SAS announced the offering at the SAS Global Forum in Seattle. "We want to make sure that SAS is being used more and more at the university level," said Jim Goodnight, CEO of SAS, to a group of press.

Goodnight holds a Ph.D. in statistics from North Carolina State University, where he taught before founding SAS in 1976.

Analytics has become one of the hottest topics in business, said Goodnight. "The more students that graduate with the knowledge of SAS, the more that will promote the use of analytics in business and that's very important these days," he said.

This is a "tremendous move" from SAS, said Hugh Watson, a professor of MIS at the University of Georgia's Terry College of Business. "I think it will result in much more increased usage of the software by universities."

The fee was nominal, but if professors were only going to use the software for a week of class because they were also using other BI software, it was difficult to justify the price for students, he said. "You tended to do something else," he said.

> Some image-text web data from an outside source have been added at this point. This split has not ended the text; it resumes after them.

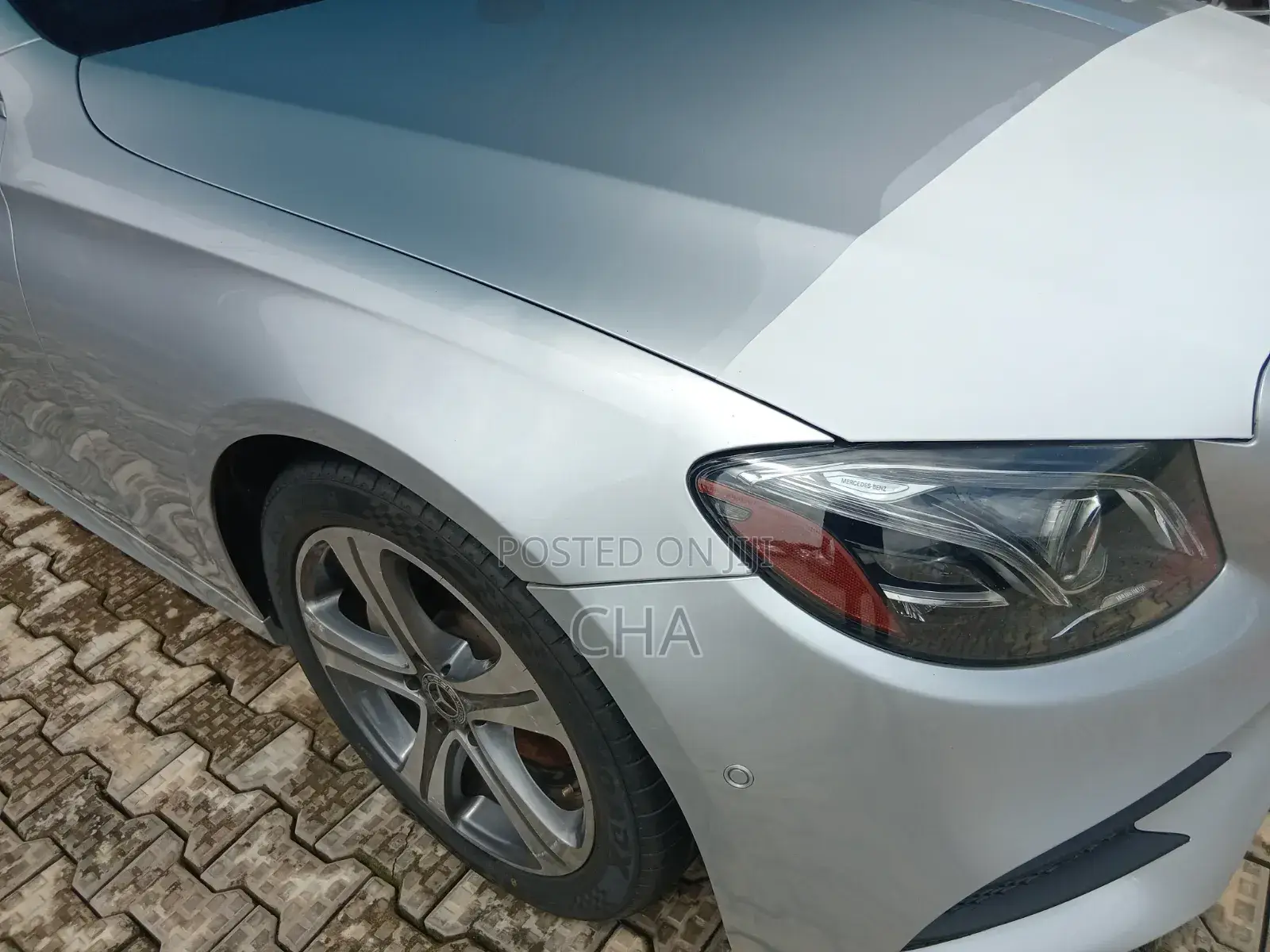Mercedes-Benz E300 2018 Silver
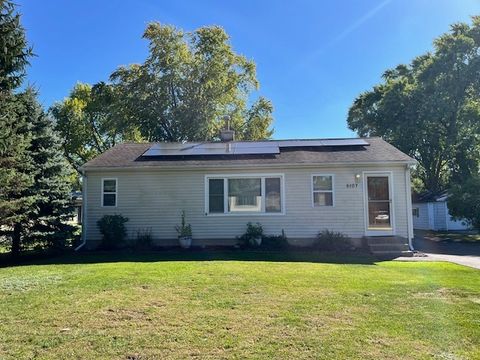 Photo of 5107 Willow Lane, McHenry, IL 60050 (MLS # 12492064)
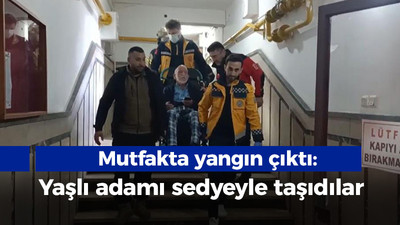 İzmit'teki dairenin mutfağında yangın çıktı: Yaşlı adamı sedyeyle taşıdılar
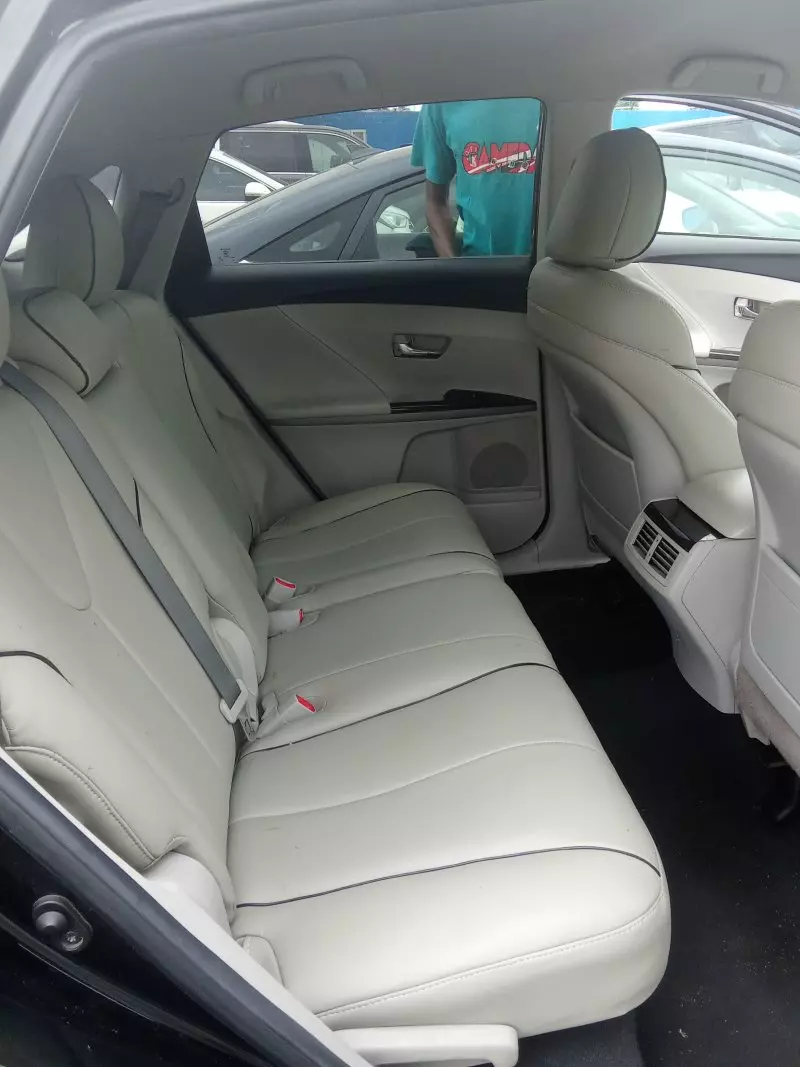 Toyota Venza   - 2014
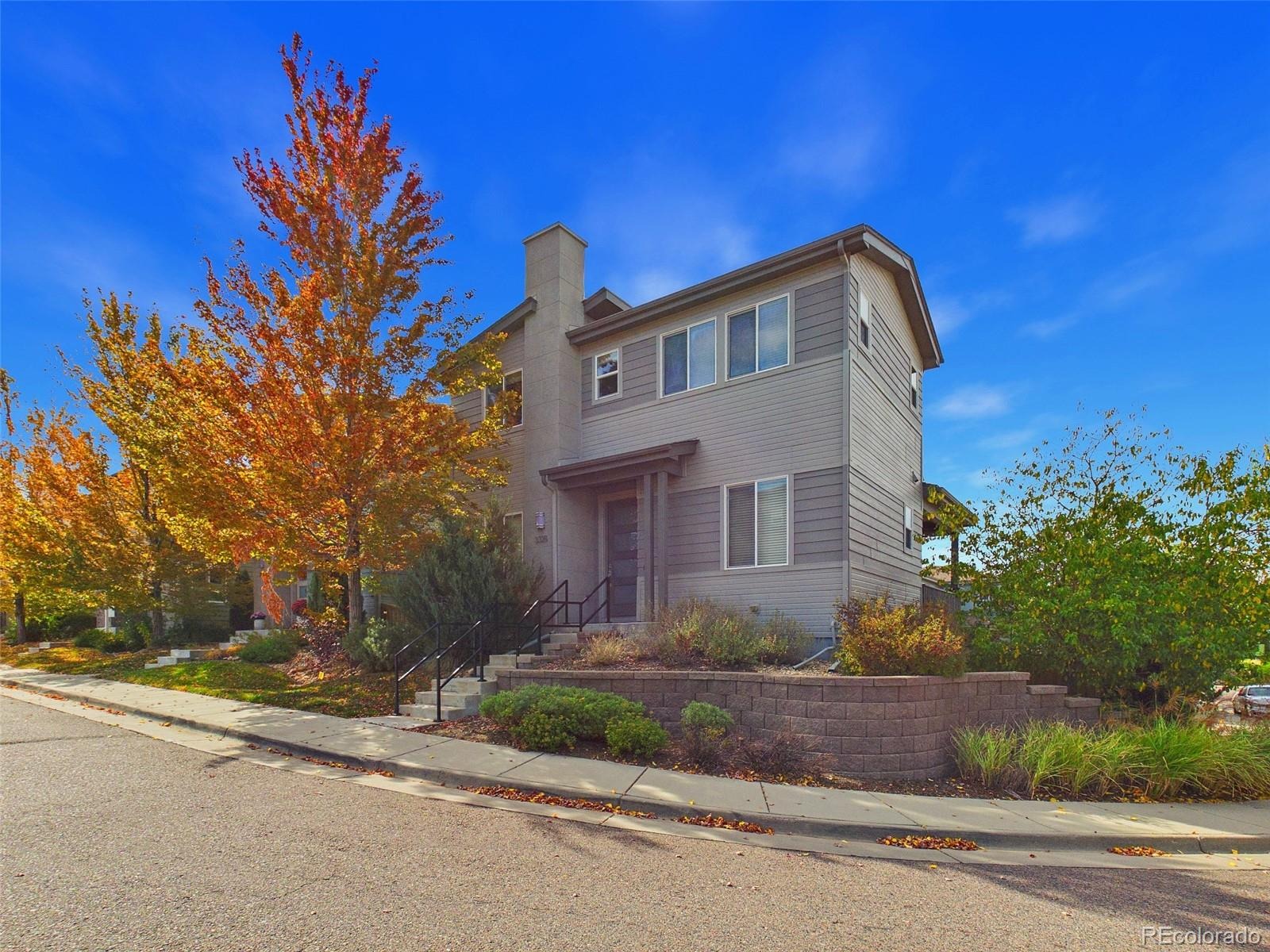 3328 Cranston Circle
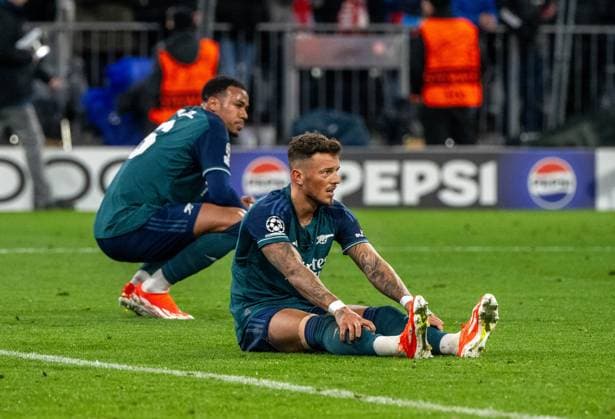 Football, Men, Season 2023 2024, Champions League quarter-final, second leg , FC Bayern Munich Arsenal London, v l Gabriel Magalhaes FC Arsenal , Ben White FC Arsenal , Disappointment after final whistle, 17 04 2024, Copyright: xMatthiasxKochx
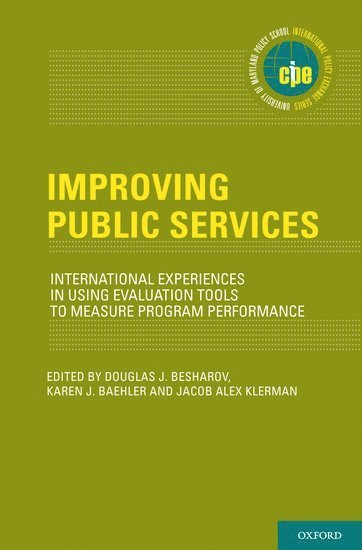 Improving Public Services (inbunden)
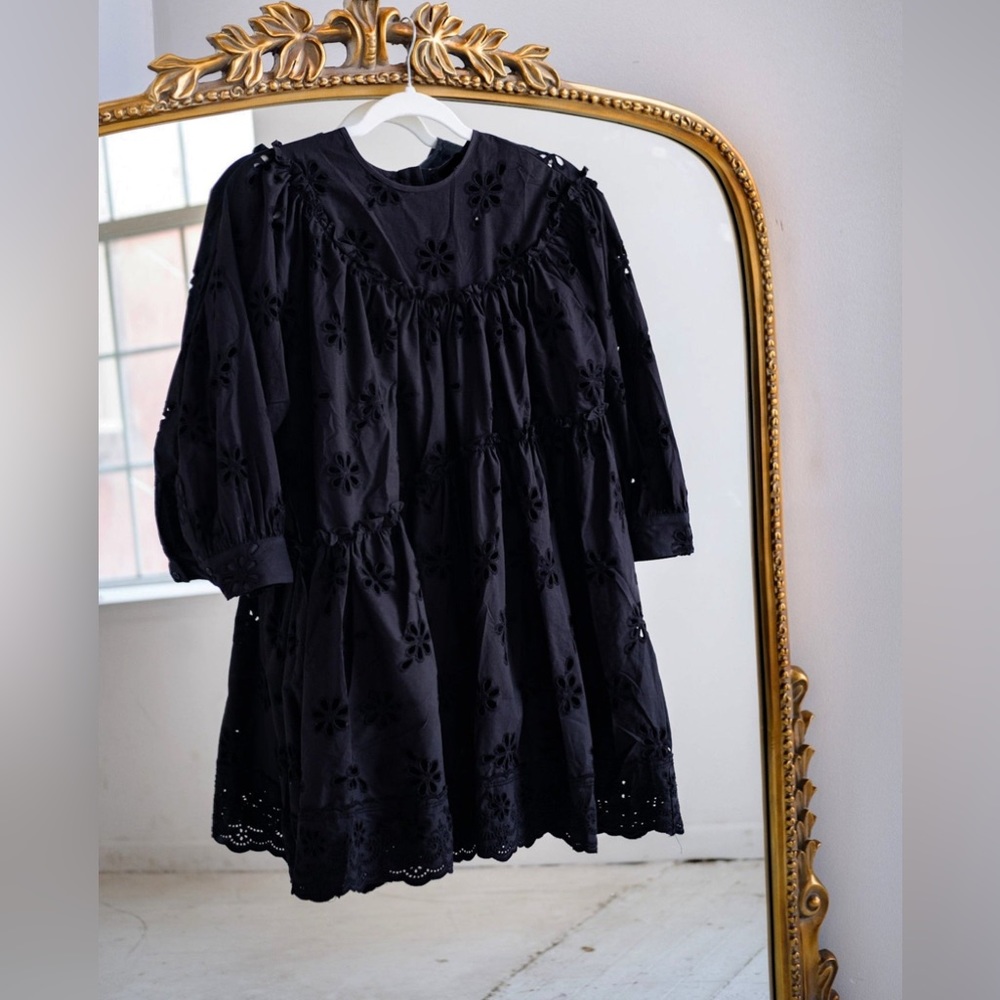 NWT en saison eyelet shift dress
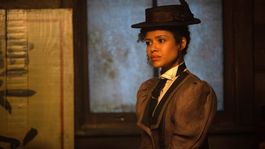 Se revelaron nuevos detalles sobre la identidad de Ravonna Renslayer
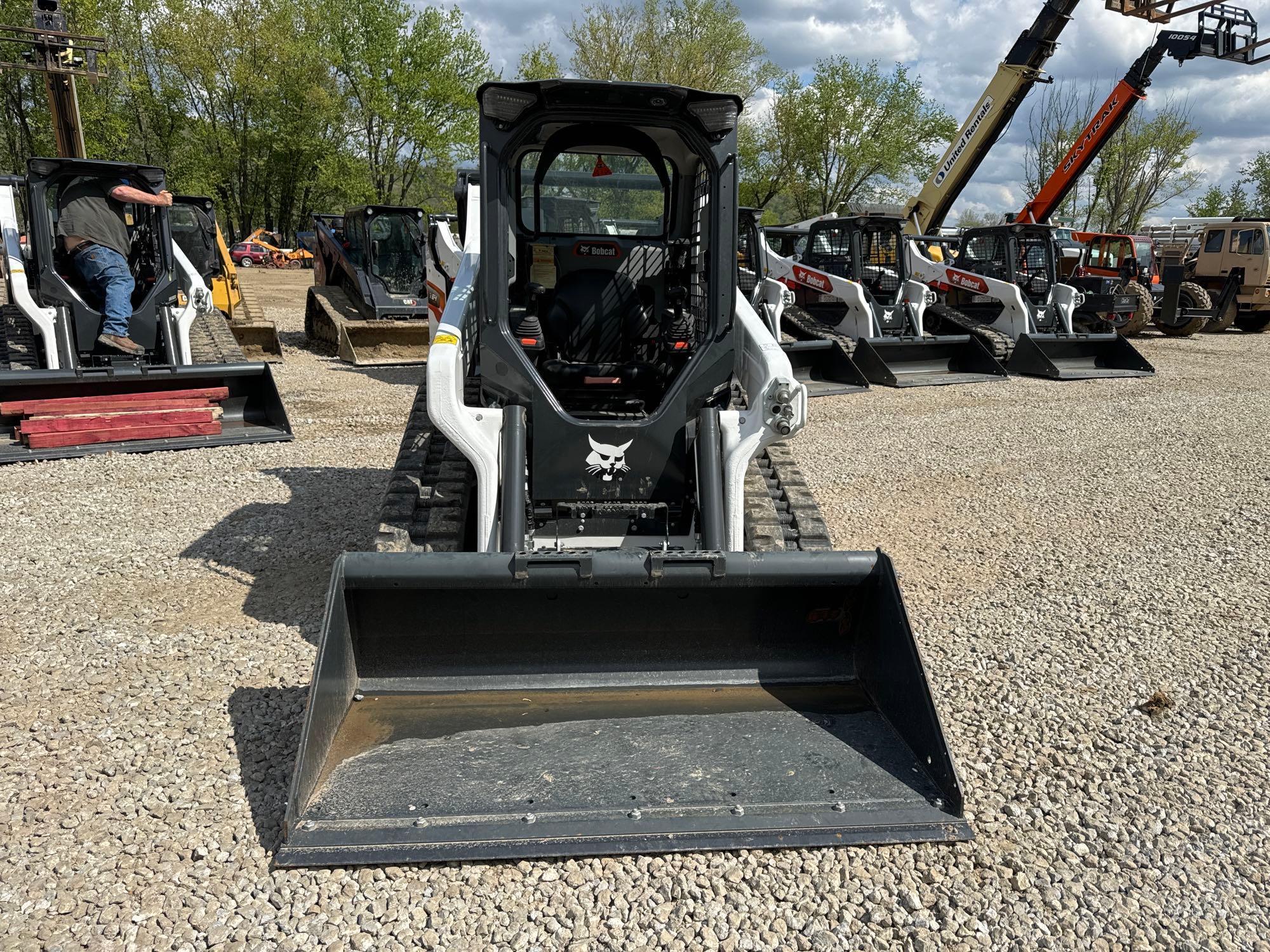 NEW UNUSED BOBCAT T64R-SERIES RUBBER TRACKED SKID STEER SN-D19311, powered by diesel engine,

The Web-based delivery model is more university-friendly than downloading it onto your PC or receiving a box with client software, he said. "The two models that have been out there the most ... are much more difficult for universities to work with," he said.

With downloadable software, there are issues with operating systems that aren't supported; boxed softwarerequires installation and maintenance, he said.

SAS's initiative is part of a growing trend among vendors to offer free software and resources to help universities teach business analytics skills to students.